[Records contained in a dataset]
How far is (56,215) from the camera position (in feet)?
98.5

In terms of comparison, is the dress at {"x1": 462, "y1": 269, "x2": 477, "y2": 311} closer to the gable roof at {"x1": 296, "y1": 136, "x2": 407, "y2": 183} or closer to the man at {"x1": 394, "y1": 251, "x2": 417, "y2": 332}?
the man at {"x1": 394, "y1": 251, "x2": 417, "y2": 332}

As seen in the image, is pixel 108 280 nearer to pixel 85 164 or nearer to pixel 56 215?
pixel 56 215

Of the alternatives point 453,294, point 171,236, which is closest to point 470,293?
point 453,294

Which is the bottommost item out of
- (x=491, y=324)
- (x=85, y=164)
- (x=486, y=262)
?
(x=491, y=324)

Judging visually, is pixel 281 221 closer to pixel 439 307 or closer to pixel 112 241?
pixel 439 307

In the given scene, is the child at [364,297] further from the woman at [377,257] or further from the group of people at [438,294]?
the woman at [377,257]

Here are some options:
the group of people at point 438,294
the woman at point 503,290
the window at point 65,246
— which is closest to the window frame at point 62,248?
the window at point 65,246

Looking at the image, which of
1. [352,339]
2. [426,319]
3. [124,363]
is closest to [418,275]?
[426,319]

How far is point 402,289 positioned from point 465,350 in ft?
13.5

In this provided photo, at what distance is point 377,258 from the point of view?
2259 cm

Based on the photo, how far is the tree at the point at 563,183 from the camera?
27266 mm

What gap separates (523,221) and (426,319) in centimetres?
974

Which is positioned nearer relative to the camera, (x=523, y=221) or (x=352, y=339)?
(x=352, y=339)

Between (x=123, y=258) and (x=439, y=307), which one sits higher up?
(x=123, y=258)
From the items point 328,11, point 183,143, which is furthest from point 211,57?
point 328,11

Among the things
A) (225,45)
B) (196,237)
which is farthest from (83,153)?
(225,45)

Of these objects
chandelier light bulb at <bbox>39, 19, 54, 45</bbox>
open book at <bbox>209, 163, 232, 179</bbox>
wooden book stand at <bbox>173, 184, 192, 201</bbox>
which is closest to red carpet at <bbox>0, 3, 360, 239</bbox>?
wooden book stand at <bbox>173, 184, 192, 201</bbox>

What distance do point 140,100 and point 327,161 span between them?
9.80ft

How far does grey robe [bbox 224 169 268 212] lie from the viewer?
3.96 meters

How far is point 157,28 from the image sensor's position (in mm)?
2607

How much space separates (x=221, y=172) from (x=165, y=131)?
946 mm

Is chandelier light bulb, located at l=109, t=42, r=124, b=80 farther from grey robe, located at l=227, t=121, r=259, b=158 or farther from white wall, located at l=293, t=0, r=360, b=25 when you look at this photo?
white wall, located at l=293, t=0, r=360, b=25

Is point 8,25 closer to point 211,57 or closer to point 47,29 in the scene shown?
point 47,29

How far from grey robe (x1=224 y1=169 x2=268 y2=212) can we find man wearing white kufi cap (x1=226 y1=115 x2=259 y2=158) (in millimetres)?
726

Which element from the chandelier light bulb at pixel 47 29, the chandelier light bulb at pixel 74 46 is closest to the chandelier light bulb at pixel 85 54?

### EXERCISE
What is needed here is an exact reproduction of all the entries.

### COMPLETED EXERCISE
How far is (56,215) from the camera position (in feet)?
98.5

In terms of comparison, is the dress at {"x1": 462, "y1": 269, "x2": 477, "y2": 311} closer to the gable roof at {"x1": 296, "y1": 136, "x2": 407, "y2": 183} or closer to the man at {"x1": 394, "y1": 251, "x2": 417, "y2": 332}?
the man at {"x1": 394, "y1": 251, "x2": 417, "y2": 332}

As seen in the image, is pixel 108 280 nearer to pixel 85 164 or nearer to pixel 56 215?
pixel 56 215

Of the alternatives point 453,294, point 171,236, which is closest to point 470,293?
point 453,294

Which is the bottommost item out of
- (x=491, y=324)
- (x=85, y=164)
- (x=486, y=262)
?
(x=491, y=324)

Judging visually, is pixel 281 221 closer to pixel 439 307 or closer to pixel 112 241?
pixel 439 307

In the given scene, is the child at [364,297] further from the woman at [377,257] or further from the group of people at [438,294]?
the woman at [377,257]

Here are some options:
the group of people at point 438,294
the woman at point 503,290
the window at point 65,246
— which is closest to the window frame at point 62,248?
the window at point 65,246

Looking at the image, which of
1. [352,339]
2. [426,319]
3. [124,363]
is closest to [418,275]?
[426,319]

How far is point 402,289 positioned from point 465,350 in ft?
13.5

In this provided photo, at what distance is point 377,258 from the point of view?
2259 cm

Based on the photo, how far is the tree at the point at 563,183 from the camera?
27266 mm

What gap separates (523,221) and (426,319) in centimetres?
974

Which is positioned nearer relative to the camera, (x=523, y=221) or (x=352, y=339)?
(x=352, y=339)

Between (x=123, y=258) and (x=439, y=307), which one sits higher up?
(x=123, y=258)
From the items point 328,11, point 183,143, which is furthest from point 211,57?
point 328,11

Among the things
A) (225,45)
B) (196,237)
which is farthest from (83,153)?
(225,45)

Of these objects
chandelier light bulb at <bbox>39, 19, 54, 45</bbox>
open book at <bbox>209, 163, 232, 179</bbox>
wooden book stand at <bbox>173, 184, 192, 201</bbox>
which is closest to red carpet at <bbox>0, 3, 360, 239</bbox>?
wooden book stand at <bbox>173, 184, 192, 201</bbox>

What distance do point 140,100 and point 327,161 span between them?
9.80ft

How far does grey robe [bbox 224 169 268 212] lie from the viewer?
3.96 meters

How far is point 157,28 from the image sensor's position (in mm)?
2607

How much space separates (x=221, y=172) from (x=165, y=131)?
946 mm

Is chandelier light bulb, located at l=109, t=42, r=124, b=80 farther from grey robe, located at l=227, t=121, r=259, b=158 or farther from white wall, located at l=293, t=0, r=360, b=25 when you look at this photo?
white wall, located at l=293, t=0, r=360, b=25

Is point 8,25 closer to point 211,57 or closer to point 47,29 in the scene shown?
point 47,29

How far from grey robe (x1=224 y1=169 x2=268 y2=212) can we find man wearing white kufi cap (x1=226 y1=115 x2=259 y2=158) (in millimetres)?
726

Which element from the chandelier light bulb at pixel 47 29, the chandelier light bulb at pixel 74 46 is closest to the chandelier light bulb at pixel 85 54?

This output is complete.